As Israel and the Palestinians slid down the slippery slope of revenge violence once again, one bright star appeared over the Middle East this week.
It was a short speech by the UN secretary-general at the Arab summit that said far more than any American president would dare say.
Kofi Annan, who is quite capable of filling the diplomatic vacuum left by President Bush's hands-off stance toward Mideast peace, displayed the kind of even-handed wisdom needed to resolve the Palestinian-Israeli dispute.
He accused Israel of inflicting "collective punishment" on the Palestinian people by shutting off their economy and of administering an "excessively harsh response" to street violence in Palestinian areas. By cutting off the West Bank and Gaza, Israel has blocked deliveries of medicine, food, and fuel.
But this soft-spoken African diplomat, who was just endorsed by Mr. Bush for a second term as UN chief, also told 22 Arab leaders that "Israel has a right, enshrined in numerous UN resolutions, to exist in safety within internationally recognized borders." Arab interests would fare better "if many Israelis did not believe that their existence was under threat."
Annan spoke just as the United States was using its veto power in the UN Security Council to block a resolution backing a UN observer force to help protect Palestinians.
The US was following Israel's wish not to "internationalize" the peace process, a process in which Israel has the upper hand. But it is just this sort of American one-sidedness that drives the frustrations of Palestinians and convinces them that the US cannot be an honest broker.

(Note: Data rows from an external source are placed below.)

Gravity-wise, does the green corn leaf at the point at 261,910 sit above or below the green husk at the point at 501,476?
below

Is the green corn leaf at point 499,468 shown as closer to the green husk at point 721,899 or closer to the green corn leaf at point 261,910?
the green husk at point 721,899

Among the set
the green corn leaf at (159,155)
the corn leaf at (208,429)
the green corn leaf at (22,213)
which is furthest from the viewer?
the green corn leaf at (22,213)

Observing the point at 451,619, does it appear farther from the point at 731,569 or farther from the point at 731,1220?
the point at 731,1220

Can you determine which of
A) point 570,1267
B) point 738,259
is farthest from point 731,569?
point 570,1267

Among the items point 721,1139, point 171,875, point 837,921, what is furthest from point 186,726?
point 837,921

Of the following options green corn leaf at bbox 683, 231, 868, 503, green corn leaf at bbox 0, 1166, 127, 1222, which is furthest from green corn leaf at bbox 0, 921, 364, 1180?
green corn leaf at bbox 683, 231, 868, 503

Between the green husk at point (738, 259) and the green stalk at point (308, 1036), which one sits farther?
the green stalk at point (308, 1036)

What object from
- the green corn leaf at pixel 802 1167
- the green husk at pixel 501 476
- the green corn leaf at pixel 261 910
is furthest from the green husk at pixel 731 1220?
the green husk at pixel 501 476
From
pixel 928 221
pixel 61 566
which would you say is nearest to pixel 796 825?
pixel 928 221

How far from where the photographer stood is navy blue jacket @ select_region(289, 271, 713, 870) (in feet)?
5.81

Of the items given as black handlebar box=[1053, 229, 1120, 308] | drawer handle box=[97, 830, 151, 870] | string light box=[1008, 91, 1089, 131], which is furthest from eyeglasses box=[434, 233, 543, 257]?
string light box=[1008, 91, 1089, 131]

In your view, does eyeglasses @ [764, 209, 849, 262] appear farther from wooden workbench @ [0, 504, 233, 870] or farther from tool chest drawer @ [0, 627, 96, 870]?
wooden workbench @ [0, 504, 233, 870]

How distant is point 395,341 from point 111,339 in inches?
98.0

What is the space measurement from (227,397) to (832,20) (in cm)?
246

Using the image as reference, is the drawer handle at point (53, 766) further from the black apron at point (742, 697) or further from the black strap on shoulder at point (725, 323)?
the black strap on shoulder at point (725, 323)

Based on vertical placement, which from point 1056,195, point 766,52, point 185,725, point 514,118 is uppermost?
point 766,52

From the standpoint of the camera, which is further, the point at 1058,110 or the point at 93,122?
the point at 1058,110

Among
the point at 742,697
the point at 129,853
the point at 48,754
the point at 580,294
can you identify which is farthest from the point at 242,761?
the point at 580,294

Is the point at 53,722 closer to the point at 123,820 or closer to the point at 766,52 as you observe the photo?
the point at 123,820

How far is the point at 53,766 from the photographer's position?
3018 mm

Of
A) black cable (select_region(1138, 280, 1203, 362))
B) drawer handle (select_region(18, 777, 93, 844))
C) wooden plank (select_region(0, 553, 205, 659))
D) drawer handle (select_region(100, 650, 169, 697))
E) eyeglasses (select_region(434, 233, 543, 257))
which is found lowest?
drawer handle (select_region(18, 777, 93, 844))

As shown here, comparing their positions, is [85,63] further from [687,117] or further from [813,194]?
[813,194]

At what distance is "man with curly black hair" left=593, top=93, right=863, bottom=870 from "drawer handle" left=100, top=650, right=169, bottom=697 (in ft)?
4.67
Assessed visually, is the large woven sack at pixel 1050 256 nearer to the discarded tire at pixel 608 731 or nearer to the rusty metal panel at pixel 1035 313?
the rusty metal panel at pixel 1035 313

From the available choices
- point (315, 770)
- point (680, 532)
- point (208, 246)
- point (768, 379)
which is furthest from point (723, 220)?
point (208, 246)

Even President Clinton's Mideast envoy, Dennis Ross, backs the idea of the US stepping back for now. The past six months of violence has all but ended a decade of peace-making. Israel has elected a hard-liner, Ariel Sharon, as prime minister, and Yasser Arafat hasn't done enough to end Palestinian violence.
The US once supported UN Security Council Resolution 242, which for decades as been considered by most countries as the basis for a settlement. But it has since tried to mediate detailed bargains between the two sides.
As a guarantor of Israel's security, the US does have a strong role to play in peace talks.
But letting the Europeans or the UN now have a role might be a way to bring new ideas and new incentives that can break the cycle of hatred and violence.